Тот пробил час, и он пошёл
Сквозь предрассудки и молву.
Вперёд шагнув, себя обрёл,
С огнём сливая синеву. С тех пор идёт через огонь, Приняв все тяготы пути, Вперёд влечёт незримый конь, И заповедь одна - свети.
Январь 1990
***
Он оставил всё всем И ушёл налегке. А куда и зачем? Он исчез вдалеке.
Не сказав никому, Сколько будет в пути. С кем-то иль одному? И как долго идти?
А обратно ль придут? Тишина лишь в ответ... Только ветер несёт Всем прощальный привет.
Он ушёл, пилигрим, Или рыцарь дорог. И нависли над ним Крылья зла и тревог.
Октябрь 1989
***
Всё мимо да рядом, Всё промах да сбой. Увижу ли дом свой? И стану собой.
Дни мимо со свистом, Как пуль перелёт. По жизни артистом Идёшь в переплёт.
Идёшь и не заешь, Как скоро в тираж. Судьбу выбираешь Иль только мираж?
И струнам твоим Говорят "Замолчи! Внимай лишь одним, Не то будешь в ночи!"
"Сгорите на пытке! Иль пулю в упор! На тоненькой нитке Над вами топор!"
Но струны звенят, До конца им звенеть. И вновь осознать, Что иметь - не иметь.
Надорваны струны, Души кровь течёт. Написаны руны, Но кто их прочтёт...
Октябрь 1989
***
О крае земли
Дорога, тревога, тяжёлый рюкзак, Обветрена кожа, разверенный шаг, Идём и идём, будто путь без конца, Солёные капли стекают с лица.
Внутри нас не сахар, но сырость кругом,
Когда же мы снова вернёмся в свой дом!
Вернёмся, войдём и стряхнём сапоги
Усталость с тревогой растают вдали. Ведь дома остались, кто верит и ждёт, А время не ждёт - всё вперёд и вперёд. И ближе вё россыпь родимых огней! Дошли! Но не верим удаче своей.

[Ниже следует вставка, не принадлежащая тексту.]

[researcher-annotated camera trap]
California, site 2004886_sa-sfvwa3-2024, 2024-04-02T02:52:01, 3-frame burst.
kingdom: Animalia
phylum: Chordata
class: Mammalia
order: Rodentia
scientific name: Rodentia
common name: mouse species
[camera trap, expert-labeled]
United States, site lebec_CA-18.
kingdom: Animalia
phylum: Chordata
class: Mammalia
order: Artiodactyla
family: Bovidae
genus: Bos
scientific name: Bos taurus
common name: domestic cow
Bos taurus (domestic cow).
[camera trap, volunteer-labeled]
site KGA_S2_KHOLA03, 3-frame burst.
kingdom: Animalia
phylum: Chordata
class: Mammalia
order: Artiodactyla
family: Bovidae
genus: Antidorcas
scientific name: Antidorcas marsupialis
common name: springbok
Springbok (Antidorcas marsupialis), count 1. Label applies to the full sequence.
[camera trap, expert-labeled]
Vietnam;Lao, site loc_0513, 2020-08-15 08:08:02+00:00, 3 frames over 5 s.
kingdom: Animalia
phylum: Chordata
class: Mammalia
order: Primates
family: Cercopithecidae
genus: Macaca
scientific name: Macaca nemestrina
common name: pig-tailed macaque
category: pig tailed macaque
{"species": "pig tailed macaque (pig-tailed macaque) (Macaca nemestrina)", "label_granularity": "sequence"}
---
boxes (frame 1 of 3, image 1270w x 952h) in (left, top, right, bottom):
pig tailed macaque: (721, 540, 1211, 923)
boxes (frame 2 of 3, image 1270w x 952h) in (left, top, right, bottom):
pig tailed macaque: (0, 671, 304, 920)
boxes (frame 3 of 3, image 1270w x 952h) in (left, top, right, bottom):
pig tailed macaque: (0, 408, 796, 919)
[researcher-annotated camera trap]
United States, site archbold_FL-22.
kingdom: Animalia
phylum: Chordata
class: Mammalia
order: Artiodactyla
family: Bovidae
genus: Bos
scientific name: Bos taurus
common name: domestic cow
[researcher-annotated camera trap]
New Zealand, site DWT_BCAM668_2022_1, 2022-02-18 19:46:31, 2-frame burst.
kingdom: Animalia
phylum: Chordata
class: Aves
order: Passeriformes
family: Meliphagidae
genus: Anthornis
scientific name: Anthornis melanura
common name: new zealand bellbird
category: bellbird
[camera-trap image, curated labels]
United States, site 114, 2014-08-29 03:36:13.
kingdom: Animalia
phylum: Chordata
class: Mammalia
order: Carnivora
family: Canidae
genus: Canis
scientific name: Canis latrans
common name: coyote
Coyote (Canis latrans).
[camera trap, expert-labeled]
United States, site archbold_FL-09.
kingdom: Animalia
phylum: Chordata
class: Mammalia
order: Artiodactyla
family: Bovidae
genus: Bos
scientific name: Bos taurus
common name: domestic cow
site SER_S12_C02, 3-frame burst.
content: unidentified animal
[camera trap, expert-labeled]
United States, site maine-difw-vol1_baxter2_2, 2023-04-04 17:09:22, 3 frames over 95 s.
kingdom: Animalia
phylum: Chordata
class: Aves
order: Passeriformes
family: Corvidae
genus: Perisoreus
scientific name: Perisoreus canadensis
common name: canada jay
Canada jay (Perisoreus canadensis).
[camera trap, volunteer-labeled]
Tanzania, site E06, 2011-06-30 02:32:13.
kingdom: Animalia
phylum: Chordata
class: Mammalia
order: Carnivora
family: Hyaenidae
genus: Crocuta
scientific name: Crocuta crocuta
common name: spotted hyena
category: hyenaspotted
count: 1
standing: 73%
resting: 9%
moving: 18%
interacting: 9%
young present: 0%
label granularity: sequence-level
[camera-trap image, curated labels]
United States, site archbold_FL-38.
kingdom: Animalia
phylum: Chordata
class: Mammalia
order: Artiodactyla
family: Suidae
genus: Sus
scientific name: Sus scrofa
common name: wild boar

Вернулись, мы дома, родимый порог,
Усталость забыта, и нету тревог,
Мы дома, а рядом - родные, друзья.
Прощайте, прощайте за гранью края. С нас хватит дорог и крутых облаков, Холодных метелей, солёных ветров, Не трогайте нас, мы хотим отдохнуть. Вы нас не зовите! Мы кончили путь.
Но вновь всё внутри начинает звенеть,
И слышится снова небесная медь,
И слышится зов из бездонной дали,
И снова мечтаешь о крае земли. Зажмуря глаза, видишь танец костра, А на небе месяца бритва остра, И чудится плеск набегающих волн, А старый рюкзак до краёв уже полн.
И пусть горизонт застилает глаза,
В полнеба опять полыхает гроза,
Пусть путь под ногами опять будет крут,
Уходим, уходим в далёкий маршрут.
Декабрь 1990
***
Белые перья и алые перья, Серые тени ложатся на стены. Строй барабанщиков встал у преддверья, Сжатые палочки, вспухшие вены.
А за дверями тёмные силы Душат и топчут светлых и смелых, Радостно им, когда рядом унылы, Там поощряют тихих и серых.
Трус там желанен, честность противна, А равнодушные ходят в почёте. Серость и подлость очень активна, Просто завязнуть в этом болоте.